Typically when working with enamel, Nagle says, a hard, nonporous coating is preferred—one that'll crack when hit with a hammer. But under the temperatures faced by the Parker Solar Probe, a smooth coating would shatter like a window hit with a rock. Instead the goal was a uniformly porous coating that would withstand extreme environments. When cracks start in a porous coating, they'll stop when they hit a pore. The coating was made of several rough, grainy layers—enough that one set of ceramic grains would reflect light that another layer misses.
"I always tell people it works because it's a lousy coating," jokes Nagle. "If you want to make a good coating, it'll fail."
After the Parker Solar Probe launches, it will spin repeatedly around Venus in a gradually narrowing orbit that will take it closer and closer to the sun.
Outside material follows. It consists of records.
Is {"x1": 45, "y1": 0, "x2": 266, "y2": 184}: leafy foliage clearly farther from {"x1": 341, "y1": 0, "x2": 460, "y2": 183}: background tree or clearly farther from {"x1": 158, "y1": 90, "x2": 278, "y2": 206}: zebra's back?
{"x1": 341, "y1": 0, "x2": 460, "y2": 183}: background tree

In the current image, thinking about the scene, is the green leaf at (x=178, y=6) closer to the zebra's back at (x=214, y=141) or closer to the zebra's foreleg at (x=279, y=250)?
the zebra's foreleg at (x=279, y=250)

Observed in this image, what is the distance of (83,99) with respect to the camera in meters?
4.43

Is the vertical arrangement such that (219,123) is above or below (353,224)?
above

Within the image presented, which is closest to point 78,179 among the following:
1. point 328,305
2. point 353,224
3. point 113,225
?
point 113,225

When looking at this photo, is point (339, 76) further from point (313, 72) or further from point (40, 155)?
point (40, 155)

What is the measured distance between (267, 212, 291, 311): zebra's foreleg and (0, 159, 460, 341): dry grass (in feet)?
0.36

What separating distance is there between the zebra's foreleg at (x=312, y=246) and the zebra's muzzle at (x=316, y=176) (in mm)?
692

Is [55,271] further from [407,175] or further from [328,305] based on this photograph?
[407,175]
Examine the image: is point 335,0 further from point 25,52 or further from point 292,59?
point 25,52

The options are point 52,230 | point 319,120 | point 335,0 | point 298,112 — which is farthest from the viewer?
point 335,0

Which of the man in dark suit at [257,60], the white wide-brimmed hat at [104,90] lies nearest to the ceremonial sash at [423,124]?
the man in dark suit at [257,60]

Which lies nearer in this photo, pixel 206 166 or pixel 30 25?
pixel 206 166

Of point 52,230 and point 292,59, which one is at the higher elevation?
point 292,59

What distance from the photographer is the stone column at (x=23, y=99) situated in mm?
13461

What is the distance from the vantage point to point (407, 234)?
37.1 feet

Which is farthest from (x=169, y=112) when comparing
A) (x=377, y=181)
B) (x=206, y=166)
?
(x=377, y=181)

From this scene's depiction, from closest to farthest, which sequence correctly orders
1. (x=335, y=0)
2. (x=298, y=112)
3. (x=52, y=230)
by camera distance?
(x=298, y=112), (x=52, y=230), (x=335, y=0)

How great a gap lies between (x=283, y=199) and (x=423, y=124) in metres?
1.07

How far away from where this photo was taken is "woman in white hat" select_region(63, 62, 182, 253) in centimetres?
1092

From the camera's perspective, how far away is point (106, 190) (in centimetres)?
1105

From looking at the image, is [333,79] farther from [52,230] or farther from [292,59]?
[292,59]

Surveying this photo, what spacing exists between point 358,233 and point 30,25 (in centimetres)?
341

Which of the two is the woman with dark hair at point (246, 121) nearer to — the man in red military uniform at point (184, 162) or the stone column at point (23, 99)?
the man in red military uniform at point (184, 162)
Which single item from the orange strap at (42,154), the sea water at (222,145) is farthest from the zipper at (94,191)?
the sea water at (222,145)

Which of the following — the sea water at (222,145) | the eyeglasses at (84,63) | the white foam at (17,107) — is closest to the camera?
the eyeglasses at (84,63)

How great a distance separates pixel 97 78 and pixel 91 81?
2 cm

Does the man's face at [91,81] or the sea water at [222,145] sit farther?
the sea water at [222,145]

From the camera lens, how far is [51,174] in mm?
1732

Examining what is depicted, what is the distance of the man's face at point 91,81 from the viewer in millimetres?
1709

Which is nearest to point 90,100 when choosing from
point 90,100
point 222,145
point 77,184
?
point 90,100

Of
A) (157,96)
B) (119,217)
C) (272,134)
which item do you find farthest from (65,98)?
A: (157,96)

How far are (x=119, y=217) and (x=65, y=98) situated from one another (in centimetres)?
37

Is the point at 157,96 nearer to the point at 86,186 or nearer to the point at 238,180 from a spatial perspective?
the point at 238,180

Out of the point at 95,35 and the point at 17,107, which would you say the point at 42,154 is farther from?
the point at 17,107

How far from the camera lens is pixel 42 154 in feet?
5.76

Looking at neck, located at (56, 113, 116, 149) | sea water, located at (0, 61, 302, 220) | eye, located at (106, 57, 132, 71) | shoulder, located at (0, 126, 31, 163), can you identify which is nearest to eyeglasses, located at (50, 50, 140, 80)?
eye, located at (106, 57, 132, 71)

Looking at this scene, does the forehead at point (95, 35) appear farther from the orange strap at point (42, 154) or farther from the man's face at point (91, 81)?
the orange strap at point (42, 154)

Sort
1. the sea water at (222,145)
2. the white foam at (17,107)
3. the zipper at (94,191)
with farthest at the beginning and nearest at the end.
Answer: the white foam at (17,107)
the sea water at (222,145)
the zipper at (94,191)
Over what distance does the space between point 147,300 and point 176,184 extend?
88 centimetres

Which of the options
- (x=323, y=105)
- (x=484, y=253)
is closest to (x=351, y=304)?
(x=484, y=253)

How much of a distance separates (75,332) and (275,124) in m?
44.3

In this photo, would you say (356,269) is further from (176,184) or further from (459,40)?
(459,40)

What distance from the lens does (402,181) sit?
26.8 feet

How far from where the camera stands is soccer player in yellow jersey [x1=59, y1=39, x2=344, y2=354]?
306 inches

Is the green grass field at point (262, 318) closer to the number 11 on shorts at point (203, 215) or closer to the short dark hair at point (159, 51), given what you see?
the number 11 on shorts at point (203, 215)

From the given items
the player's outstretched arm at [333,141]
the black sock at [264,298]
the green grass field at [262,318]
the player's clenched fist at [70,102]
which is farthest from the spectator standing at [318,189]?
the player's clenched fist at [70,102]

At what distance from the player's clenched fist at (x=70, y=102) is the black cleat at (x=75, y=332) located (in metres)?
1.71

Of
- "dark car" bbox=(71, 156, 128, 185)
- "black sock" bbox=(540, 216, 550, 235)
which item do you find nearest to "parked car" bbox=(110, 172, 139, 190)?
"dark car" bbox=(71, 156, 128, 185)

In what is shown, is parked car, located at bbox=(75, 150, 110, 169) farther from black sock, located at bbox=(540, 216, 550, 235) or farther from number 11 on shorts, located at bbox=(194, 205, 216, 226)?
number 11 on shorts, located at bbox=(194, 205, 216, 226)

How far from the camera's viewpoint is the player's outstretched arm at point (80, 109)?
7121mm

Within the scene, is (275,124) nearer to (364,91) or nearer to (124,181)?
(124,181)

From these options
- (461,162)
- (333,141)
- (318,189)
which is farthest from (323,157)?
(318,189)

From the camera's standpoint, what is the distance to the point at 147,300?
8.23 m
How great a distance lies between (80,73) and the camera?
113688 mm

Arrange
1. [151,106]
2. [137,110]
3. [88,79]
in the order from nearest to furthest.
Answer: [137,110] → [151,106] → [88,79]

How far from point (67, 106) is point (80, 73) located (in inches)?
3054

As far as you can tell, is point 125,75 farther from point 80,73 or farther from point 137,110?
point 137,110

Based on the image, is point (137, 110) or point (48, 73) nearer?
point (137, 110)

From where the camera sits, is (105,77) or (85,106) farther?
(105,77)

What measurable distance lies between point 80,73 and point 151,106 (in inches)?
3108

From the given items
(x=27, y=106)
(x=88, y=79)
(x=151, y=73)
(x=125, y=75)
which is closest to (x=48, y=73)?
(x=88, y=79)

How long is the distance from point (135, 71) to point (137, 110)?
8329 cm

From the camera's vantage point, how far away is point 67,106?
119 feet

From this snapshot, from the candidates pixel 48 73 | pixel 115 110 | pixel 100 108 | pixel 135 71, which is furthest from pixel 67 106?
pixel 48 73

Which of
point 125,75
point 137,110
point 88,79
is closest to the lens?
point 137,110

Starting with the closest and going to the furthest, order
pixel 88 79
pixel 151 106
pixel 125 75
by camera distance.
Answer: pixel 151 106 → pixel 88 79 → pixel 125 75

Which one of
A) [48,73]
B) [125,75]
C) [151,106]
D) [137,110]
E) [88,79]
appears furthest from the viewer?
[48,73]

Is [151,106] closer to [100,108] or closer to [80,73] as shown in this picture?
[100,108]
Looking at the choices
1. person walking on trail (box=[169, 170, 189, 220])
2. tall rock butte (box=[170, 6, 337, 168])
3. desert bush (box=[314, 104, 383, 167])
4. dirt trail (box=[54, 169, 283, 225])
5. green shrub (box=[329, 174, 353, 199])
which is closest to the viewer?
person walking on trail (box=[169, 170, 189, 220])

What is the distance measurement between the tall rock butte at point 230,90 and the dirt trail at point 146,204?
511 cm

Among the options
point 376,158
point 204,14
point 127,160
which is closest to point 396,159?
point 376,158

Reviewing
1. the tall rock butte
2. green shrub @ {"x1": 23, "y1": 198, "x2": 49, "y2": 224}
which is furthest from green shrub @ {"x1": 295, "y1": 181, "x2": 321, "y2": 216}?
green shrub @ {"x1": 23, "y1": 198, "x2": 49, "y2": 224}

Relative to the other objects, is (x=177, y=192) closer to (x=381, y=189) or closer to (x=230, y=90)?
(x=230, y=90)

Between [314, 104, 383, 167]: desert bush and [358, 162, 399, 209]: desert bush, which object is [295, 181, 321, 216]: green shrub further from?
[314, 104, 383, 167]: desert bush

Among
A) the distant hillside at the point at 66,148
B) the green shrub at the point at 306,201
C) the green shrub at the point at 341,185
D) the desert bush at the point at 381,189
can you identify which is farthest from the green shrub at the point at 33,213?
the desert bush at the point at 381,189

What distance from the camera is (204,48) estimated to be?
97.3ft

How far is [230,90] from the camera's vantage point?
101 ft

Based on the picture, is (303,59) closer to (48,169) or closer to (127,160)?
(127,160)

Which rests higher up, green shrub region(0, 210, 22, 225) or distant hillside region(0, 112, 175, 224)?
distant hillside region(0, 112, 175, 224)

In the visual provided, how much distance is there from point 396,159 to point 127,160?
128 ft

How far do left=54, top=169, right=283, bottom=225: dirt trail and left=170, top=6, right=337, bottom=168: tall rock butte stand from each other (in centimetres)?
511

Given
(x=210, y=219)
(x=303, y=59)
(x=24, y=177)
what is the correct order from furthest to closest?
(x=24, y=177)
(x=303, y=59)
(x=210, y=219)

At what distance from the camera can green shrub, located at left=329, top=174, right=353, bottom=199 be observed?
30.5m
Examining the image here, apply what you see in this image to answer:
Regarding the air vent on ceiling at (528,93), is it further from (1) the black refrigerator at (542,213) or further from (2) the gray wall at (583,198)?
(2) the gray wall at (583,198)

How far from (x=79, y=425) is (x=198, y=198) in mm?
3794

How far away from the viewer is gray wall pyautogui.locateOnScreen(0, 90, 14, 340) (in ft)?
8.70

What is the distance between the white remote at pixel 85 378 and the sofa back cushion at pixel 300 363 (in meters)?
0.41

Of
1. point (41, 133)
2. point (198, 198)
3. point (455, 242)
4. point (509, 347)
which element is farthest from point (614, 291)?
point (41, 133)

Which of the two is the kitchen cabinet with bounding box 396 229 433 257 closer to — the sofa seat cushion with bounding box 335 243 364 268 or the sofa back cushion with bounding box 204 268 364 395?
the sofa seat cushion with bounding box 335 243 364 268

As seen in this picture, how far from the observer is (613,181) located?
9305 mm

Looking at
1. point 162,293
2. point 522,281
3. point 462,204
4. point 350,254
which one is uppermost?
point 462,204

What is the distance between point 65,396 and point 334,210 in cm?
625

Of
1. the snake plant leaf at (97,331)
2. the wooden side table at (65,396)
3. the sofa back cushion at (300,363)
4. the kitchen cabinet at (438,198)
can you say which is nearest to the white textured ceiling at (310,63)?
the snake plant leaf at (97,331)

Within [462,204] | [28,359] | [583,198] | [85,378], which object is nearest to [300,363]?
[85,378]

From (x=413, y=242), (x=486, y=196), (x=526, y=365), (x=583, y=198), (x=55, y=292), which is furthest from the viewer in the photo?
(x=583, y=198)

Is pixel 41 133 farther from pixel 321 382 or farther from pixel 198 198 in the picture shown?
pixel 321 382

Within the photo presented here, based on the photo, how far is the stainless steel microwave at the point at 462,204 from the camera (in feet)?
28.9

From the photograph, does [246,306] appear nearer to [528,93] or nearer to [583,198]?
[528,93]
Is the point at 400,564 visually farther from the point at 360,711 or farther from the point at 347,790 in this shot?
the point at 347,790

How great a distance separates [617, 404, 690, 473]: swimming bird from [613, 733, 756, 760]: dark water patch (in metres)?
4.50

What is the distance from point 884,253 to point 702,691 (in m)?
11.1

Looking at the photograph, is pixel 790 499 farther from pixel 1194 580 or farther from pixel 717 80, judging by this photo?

Scientists are eagerly awaiting the flood of new data from the probe's instruments, but those who helped make the heat shield a reality say the thrill will be in seeing that final dip into the sun's atmosphere, seven times closer than any previous spacecraft, the car-sized probe and its precious cargo defended from the sun's might by their work.
But seven years is a long time to wait for a final test of success, so the launch will have to do for now.
"This was highly challenging," says Dajie Zhang, a senior staff scientist in APL's Research and Exploratory Development Department who worked on the TPS coating. "It makes me feel much better coming into work every day. The solar probe's success showed me I can do it, and our team can do it."